Les avis des conseillers juridiques ministériels bientôt « non-contraignants » ?
Un nouveau projet de loi veut restreindre l'indépendance des conseillers, permettant à terme aux ministres de faire appel au juriste de leur choix pour défendre leur politique
Carrie Keller-Lynn est la correspondante politique et juridique du Times of Israël.
Dans le cadre de son projet de refonte judiciaire, la coalition a fait part jeudi d’un nouveau projet de loi visant à changer le statut des conseillers juridiques dans les ministères qui, d’autorités indépendantes, deviendraient un conseil choisi en fonction d’affinités politiques et dont l’avis sera explicitement « non-contraignant » pour le gouvernement et pour ses ministres.
Avancé par la Commission de la Constitution, du droit et de la Justice à la Knesset, ce projet de loi visant à amender la Loi fondamentale : Le gouvernement marginaliserait l’influence du ministère de la Justice sur le gouvernement et sur ses positionnements juridiques. Les débats commenceront lundi, a précisé le président de la commission, Simcha Rothman.
Ce texte entre dans le cadre d’un projet de réforme judiciaire plus large qui renforcera le pouvoir de la Knesset au détriment du système judiciaire, une refonte décriée par la procureure-générale, d’anciens juges et responsables de la justice et par l’opposition. Tous affirment que ce bouleversement met en danger la démocratie et les libertés civiles. L’architecte de la réforme, Yariv Levin, assure que ces changements radicaux sont nécessaires pour renforcer la démocratie en accroissant le pouvoir des représentants élus du peuple et le Premier ministre Benjamin Netanyahu soutient fermement son initiative, invoquant la mise en place d’un nouvel équilibre entre les autorités publiques.
Le projet de loi qui a été soumis jeudi par la commission de la Constitution établit que le gouvernement, le Premier ministre et tous les membres du cabinet « sont en droit de déterminer le positionnement juridique de leur bureau ou des autorités civiles placées sous leur autorité dans les affaires légales, que ce soit de manière générale ou dans un cas spécifique ».
« L’avis juridique donné au gouvernement » ou « au Premier ministre et à tous les ministres du gouvernement n’aura pas un caractère d’obligation pour ces derniers et ne sera pas en capacité d’altérer leur positionnement légal », dit-il encore.

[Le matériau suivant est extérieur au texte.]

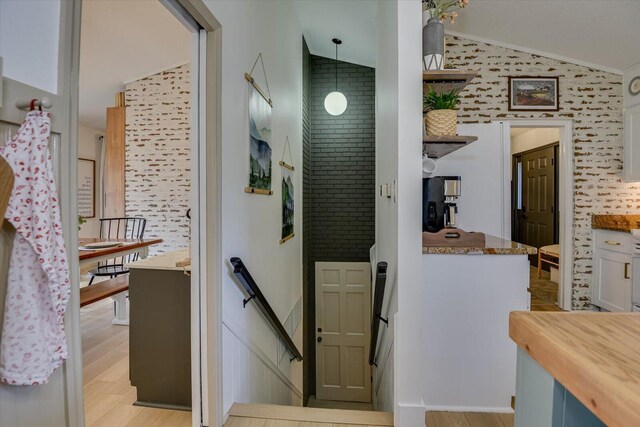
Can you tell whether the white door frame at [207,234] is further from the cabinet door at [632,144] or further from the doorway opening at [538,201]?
the cabinet door at [632,144]

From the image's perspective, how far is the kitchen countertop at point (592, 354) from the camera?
41 cm

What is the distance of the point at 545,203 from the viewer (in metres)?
6.00

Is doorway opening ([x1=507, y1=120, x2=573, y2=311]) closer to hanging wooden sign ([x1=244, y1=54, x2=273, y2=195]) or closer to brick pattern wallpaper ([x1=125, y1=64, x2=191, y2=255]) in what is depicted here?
hanging wooden sign ([x1=244, y1=54, x2=273, y2=195])

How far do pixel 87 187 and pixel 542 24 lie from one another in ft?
23.7

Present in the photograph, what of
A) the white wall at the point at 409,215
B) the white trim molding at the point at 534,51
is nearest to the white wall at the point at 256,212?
the white wall at the point at 409,215

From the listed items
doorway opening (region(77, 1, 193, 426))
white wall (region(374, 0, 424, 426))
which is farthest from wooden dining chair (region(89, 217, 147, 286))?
white wall (region(374, 0, 424, 426))

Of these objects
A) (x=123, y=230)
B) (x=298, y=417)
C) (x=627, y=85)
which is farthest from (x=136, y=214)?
(x=627, y=85)

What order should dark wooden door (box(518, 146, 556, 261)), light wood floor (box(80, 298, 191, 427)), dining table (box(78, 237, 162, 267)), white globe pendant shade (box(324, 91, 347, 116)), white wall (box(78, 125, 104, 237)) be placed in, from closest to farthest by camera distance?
light wood floor (box(80, 298, 191, 427)), dining table (box(78, 237, 162, 267)), white globe pendant shade (box(324, 91, 347, 116)), dark wooden door (box(518, 146, 556, 261)), white wall (box(78, 125, 104, 237))

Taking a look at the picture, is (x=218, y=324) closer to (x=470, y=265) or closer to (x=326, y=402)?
(x=470, y=265)

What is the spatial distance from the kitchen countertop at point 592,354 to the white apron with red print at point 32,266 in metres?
1.07

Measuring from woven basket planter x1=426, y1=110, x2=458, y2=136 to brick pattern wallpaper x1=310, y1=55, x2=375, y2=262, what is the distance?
11.5ft

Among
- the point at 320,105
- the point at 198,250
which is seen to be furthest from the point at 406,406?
the point at 320,105

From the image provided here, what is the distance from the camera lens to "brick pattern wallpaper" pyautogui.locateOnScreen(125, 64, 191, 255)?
4.69 meters

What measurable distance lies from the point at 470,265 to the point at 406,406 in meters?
0.82
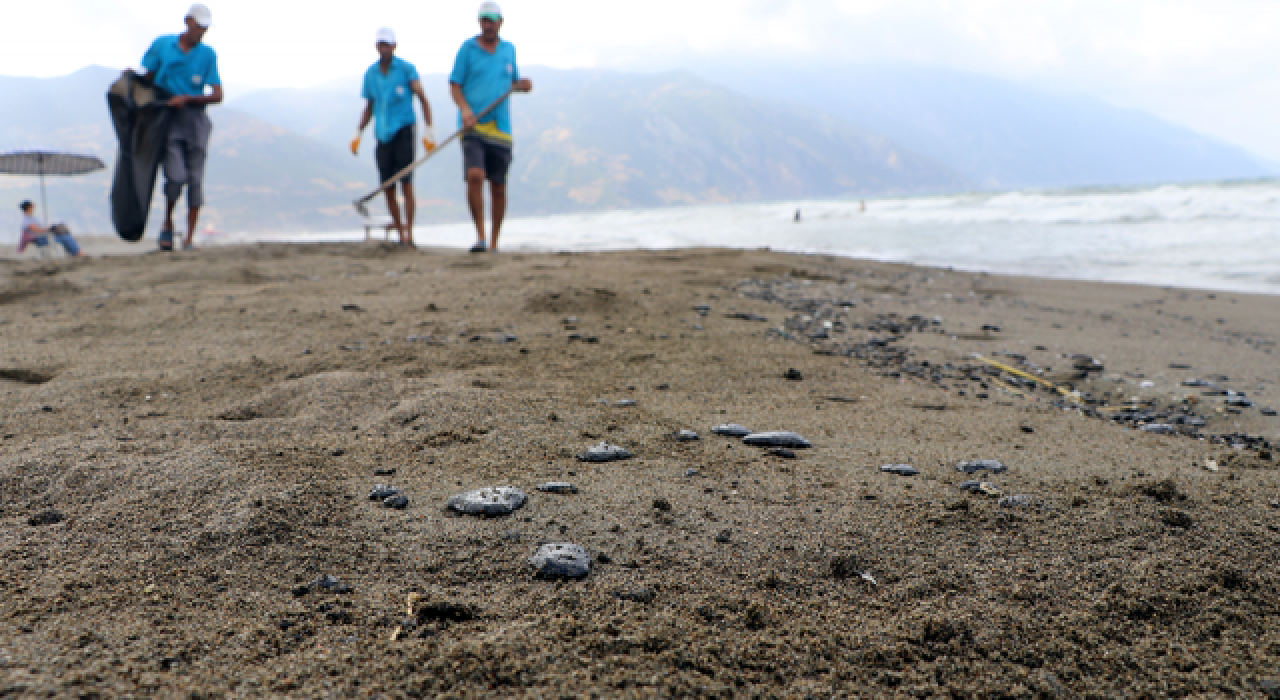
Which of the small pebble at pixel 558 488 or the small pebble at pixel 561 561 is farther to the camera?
the small pebble at pixel 558 488

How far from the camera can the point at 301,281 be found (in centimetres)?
476

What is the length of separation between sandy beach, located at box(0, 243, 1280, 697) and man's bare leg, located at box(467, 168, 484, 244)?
11.0 feet

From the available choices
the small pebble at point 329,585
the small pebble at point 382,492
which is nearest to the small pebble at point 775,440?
the small pebble at point 382,492

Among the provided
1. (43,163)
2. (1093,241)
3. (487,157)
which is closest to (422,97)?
(487,157)

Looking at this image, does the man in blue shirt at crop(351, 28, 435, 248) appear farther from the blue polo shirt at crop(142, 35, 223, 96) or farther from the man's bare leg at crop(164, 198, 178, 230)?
the man's bare leg at crop(164, 198, 178, 230)

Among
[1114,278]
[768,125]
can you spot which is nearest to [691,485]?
[1114,278]

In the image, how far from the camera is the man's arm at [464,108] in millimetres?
6004

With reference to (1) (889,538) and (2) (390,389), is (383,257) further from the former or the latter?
(1) (889,538)

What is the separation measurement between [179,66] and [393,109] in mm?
1913

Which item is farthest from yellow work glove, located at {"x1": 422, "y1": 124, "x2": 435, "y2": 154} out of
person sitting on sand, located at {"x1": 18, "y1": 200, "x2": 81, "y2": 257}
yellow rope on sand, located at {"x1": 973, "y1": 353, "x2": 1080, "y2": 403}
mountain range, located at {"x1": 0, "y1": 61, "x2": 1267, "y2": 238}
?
mountain range, located at {"x1": 0, "y1": 61, "x2": 1267, "y2": 238}

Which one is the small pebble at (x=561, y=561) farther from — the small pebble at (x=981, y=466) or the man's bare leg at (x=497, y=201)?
the man's bare leg at (x=497, y=201)

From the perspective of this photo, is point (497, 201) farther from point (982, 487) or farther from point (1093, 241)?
point (1093, 241)

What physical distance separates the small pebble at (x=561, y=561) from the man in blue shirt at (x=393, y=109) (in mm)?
6252

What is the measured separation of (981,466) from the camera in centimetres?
172
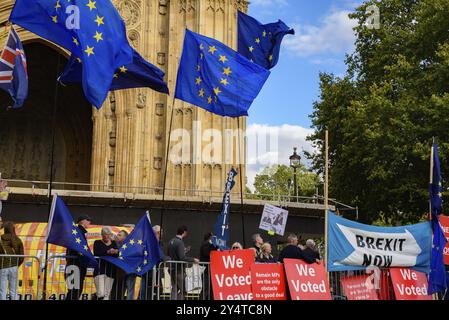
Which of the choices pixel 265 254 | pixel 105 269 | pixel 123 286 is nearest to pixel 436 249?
pixel 265 254

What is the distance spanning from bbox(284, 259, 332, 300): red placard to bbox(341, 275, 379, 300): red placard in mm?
615

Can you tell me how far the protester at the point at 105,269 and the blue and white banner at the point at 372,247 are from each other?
13.3ft

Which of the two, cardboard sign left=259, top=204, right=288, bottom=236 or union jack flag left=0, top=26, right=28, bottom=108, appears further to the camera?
cardboard sign left=259, top=204, right=288, bottom=236

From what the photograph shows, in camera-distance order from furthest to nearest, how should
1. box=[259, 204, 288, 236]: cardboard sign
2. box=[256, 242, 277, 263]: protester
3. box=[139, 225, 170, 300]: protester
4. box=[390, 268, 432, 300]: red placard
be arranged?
box=[259, 204, 288, 236]: cardboard sign
box=[256, 242, 277, 263]: protester
box=[390, 268, 432, 300]: red placard
box=[139, 225, 170, 300]: protester

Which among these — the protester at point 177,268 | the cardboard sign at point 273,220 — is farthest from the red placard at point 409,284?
the cardboard sign at point 273,220

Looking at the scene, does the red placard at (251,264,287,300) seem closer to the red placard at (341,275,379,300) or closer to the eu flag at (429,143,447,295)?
the red placard at (341,275,379,300)

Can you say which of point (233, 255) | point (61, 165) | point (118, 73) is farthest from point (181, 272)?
point (61, 165)

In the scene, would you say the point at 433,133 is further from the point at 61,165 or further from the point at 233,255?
the point at 61,165

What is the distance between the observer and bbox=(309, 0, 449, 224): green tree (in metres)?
27.8

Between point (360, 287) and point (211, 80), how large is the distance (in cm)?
518

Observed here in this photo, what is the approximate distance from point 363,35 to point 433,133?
8.62 metres

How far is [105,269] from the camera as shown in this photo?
40.2 ft

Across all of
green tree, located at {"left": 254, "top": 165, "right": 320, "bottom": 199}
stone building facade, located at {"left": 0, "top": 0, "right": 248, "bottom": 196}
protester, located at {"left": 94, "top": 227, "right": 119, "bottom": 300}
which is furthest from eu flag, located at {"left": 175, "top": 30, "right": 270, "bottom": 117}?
green tree, located at {"left": 254, "top": 165, "right": 320, "bottom": 199}

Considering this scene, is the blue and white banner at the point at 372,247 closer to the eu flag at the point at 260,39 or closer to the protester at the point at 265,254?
the protester at the point at 265,254
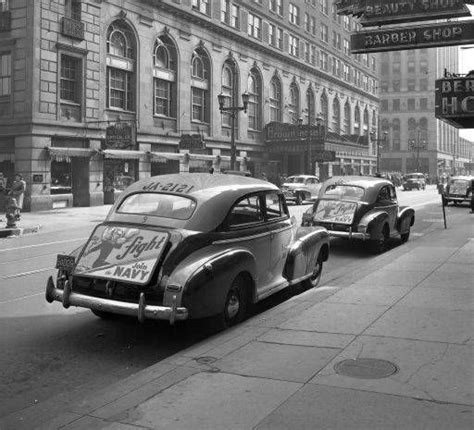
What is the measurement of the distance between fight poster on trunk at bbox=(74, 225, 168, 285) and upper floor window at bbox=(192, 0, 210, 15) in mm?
36691

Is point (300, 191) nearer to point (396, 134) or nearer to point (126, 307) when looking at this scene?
point (126, 307)

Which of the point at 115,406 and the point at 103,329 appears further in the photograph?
the point at 103,329

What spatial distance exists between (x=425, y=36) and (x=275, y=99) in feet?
140

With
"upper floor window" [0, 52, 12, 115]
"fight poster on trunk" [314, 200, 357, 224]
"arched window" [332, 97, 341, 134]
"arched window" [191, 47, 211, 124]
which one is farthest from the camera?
"arched window" [332, 97, 341, 134]

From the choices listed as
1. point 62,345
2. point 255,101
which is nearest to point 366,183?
point 62,345

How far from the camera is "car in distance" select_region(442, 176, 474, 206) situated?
1252 inches

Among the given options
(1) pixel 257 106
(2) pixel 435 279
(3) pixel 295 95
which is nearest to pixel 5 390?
(2) pixel 435 279

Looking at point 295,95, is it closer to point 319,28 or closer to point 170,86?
point 319,28

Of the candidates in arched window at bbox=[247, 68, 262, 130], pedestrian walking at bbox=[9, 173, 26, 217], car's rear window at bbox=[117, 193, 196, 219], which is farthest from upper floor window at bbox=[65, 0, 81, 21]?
car's rear window at bbox=[117, 193, 196, 219]

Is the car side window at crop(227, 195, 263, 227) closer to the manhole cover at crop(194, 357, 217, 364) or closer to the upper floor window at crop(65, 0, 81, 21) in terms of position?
the manhole cover at crop(194, 357, 217, 364)

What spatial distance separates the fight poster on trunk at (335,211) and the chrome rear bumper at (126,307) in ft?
26.8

De la même façon, le cabinet et ses ministres « sont autorisés à rejeter un avis juridique et à agir contre ».
Actuellement, les conseillers juridiques des ministres sont placés sous les auspices de la procureure-générale de manière à préserver leur indépendance face aux influences politiques et les avis qu’ils émettent ont un caractère contraignant pour les ministères.
Le Likud de Netanyahu et ses alliés d’extrême-droite et religieux qui siègent au gouvernement avaient promis de redéfinir l’équilibre des pouvoirs entre les politiciens et les autorités judiciaires à l’approche des élections du mois de novembre, qu’ils ont finalement remportées.
La proposition actuelle va plus loin que la promesse électorale qui avait été faite par le Likud de transformer les conseillers juridiques en « postes de confiance » – ce qui signifie qu’ils pouvaient être embauchés et renvoyés selon les caprices du gouvernement : ces changements changeraient jusqu’au statut légal des avis qu’ils donnent au ministère.
Le projet de loi permettrait également aux ministres de choisir n’importe quel juriste – même un juriste du secteur privé – pour représenter leur bureau lors d’une audience, aidant ainsi les politiciens à échapper à un contrôle du ministère de la Justice sur l’avancée de politiques que ce dernier ne soutiendrait pas et refuserait de défendre.
Les Lois fondamentales ont un statut quasi-constitutionnel et la portée de ce statut est actuellement débattue entre les tribunaux et le projet de réforme de Levin. Mercredi soir, Levin a rendu public un texte qui modifierait très largement la Loi fondamentale : Système judiciaire, et qui comprend notamment une clause qui empêcherait la Haute cour de justice de débattre et d’invalider des Lois fondamentales.
Si une telle législation devait être adoptée et rester incontestée, cela signifierait que la Cour ne pourrait même pas débattre de la proposition faite par la commission de la Constitution de réécrire la définition du poste de conseiller juridique ministériel.
Le bureau de la procureure-générale n’avait pas répondu à notre demande de réaction au moment de la rédaction de cet article.